Segundo avança o Jornal Económico, o grupo EDP diz que vai tomar uma decisão de investimento sobre o hidrogénio verde em Sines no espaço dos próximos dois anos. A EDP Renováveis lidera o consórcio Green H2 Atlantic que teve a luz verde por parte da Comissão Europeia recentemente, com direito a receber fundos europeus no valor de 30 milhões de euros de um total de 76,6 milhões de euros previstos de investimento. O objectivo é construir um eletrolisador para produzir hidrogénio verde com 100 megawatts de potência.“Estes processos de desenvolvimento demoram bastante tempo, é preciso fazer uma análise técnica, económica. O consórcio está a trabalhar nisso, não antevejo uma decisão de investimento no curto prazo, isto são processos que demoram o seu tempo de maturação”, disse o presidente do grupo EDP.

“A própria tecnologia do hidrogénio é bastante embrionária, é preciso perceber o custo de investimento, o que se faz com o hidrogénio, para além de saber o preço a que se poderia vender o hidrogénio. Há ali uma série de temas que têm de ser bastante aprofundados para nos próximos dois anos se poder tomar uma decisão de investimento”, afirmou Miguel Stilwell de Andrade.

A EDP Renováveis vai ser a empresa a coordenar este projecto que visa o desenvolvimento e a operação de um eletrolisador com 100 megawatts nesta cidade.

Para produzir o hidrogénio verde, vai ser usada energia solar e eólica. Depois, o hidrogénio produzido no Green H2 Atlantic vai ser consumido em projectos localizados em Sines.

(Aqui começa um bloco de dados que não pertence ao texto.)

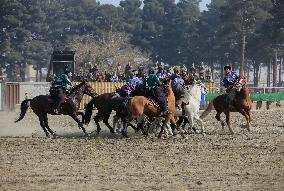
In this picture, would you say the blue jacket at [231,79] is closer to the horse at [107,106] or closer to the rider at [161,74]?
the rider at [161,74]

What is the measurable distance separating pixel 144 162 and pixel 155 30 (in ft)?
284

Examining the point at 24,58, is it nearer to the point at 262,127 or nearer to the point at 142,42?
the point at 142,42

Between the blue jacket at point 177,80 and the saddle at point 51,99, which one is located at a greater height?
the blue jacket at point 177,80

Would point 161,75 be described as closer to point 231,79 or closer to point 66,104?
point 231,79

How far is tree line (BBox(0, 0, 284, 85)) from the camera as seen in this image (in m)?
82.6

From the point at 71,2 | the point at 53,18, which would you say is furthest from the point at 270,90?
the point at 71,2

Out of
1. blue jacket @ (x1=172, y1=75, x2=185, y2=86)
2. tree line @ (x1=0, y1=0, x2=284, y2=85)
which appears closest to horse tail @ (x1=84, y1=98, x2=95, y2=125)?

O objectivo final do Green H2 Atlantic é criar 1 gigawatt de capacidade de produção de hidrogénio verde, criando 1.147 empregos diretos e 2.744 indiretos, pode-se ler.

“O consórcio inclui toda a cadeia de valor, incluindo produtores de eletrolisadores, produção de hidrogénio verde, consumidores da indústria química e redes de gás natural, empresas de electrónica de energia, empresas de gestão de energia usando inteligência artificial, produtores de energias renováveis”, segundo o documento da Comissão Europeia.